[Constitution, Jefferson's Manual, and the Rules of the House of Representatives, 114th Congress]
[House Document 113-181]
[Jeffersons Manual of ParliamentaryPractice]
[From the U.S. Government Publishing Office, www.gpo.gov]
sec. xxxiv--the previous question
Sec. 461. The previous question of
When any question is before the House, any Member may move a
previous question, ``Whether that question (called the main question)
shall now be put?'' If it pass in the affirmative, then the main
question is to be put immediately, and no man may speak anything further
to it, either to add or alter.
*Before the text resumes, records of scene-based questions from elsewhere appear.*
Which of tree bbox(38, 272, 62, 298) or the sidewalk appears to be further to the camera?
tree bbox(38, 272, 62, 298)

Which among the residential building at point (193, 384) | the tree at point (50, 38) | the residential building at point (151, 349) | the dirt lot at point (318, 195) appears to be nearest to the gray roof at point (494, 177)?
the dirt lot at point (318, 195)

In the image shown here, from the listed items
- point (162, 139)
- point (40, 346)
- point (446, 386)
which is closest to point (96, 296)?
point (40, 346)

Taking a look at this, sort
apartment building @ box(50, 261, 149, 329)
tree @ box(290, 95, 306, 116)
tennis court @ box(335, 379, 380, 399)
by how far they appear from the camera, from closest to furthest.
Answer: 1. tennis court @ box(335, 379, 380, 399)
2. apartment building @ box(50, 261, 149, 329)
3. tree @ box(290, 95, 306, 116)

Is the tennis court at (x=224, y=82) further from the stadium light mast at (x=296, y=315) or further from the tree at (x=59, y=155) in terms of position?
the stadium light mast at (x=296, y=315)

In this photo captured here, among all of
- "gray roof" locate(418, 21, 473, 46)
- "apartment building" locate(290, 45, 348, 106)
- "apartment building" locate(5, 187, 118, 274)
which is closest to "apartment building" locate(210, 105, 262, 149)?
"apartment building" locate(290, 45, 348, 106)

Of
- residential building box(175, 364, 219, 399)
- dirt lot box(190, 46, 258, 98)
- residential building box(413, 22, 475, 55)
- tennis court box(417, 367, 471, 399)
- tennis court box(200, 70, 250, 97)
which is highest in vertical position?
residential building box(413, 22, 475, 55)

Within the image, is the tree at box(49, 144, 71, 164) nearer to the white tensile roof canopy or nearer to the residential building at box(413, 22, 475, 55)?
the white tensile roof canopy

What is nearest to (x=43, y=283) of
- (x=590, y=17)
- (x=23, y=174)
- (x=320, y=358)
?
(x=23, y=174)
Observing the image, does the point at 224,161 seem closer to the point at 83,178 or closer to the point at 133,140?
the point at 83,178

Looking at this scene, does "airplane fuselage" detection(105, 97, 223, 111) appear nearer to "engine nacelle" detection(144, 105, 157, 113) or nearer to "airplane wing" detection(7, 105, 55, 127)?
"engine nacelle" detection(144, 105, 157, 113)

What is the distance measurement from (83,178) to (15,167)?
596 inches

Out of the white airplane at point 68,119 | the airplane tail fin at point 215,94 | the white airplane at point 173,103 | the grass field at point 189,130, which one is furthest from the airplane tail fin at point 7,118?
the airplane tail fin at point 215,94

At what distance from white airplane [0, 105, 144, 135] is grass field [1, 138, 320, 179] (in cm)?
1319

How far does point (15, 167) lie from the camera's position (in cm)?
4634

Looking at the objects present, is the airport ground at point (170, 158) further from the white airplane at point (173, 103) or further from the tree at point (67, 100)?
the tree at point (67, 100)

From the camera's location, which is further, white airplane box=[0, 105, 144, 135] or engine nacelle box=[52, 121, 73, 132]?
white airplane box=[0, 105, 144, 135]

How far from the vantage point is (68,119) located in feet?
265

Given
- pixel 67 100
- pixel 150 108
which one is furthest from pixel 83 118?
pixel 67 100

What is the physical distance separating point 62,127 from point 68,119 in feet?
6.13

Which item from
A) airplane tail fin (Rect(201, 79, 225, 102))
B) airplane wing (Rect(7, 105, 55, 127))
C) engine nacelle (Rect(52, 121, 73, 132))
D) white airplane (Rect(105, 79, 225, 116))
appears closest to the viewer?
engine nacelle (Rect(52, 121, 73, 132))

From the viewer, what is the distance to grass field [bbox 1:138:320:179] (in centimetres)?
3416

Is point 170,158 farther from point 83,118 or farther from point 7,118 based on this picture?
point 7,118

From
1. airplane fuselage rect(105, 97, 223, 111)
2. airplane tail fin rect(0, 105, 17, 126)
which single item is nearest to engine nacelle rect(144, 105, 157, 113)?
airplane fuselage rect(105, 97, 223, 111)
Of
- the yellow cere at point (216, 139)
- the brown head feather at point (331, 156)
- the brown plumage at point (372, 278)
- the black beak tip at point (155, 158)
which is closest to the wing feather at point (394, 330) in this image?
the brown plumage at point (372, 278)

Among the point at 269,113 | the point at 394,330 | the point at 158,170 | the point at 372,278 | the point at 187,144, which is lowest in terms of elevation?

Memor. in Hakew., 28; 4 Grey, 27.
Grey, 384. When the question was put in this form, ``Shall the main
question be put?'' a determination in the negative suppressed the main
question during the session; but since the words ``now put'' are used,
they exclude it for the present only; formerly, indeed, only till the
present debate was over, 4 Grey, 43, but now for that day and no longer.
2 Grey, 113, 114.
Sec. 462. Manner of putting the previous
The previous question being moved and seconded, the question from the
Chair shall be, ``Shall the main question be now put?'' and if the nays
prevail, the main question shall not then be put.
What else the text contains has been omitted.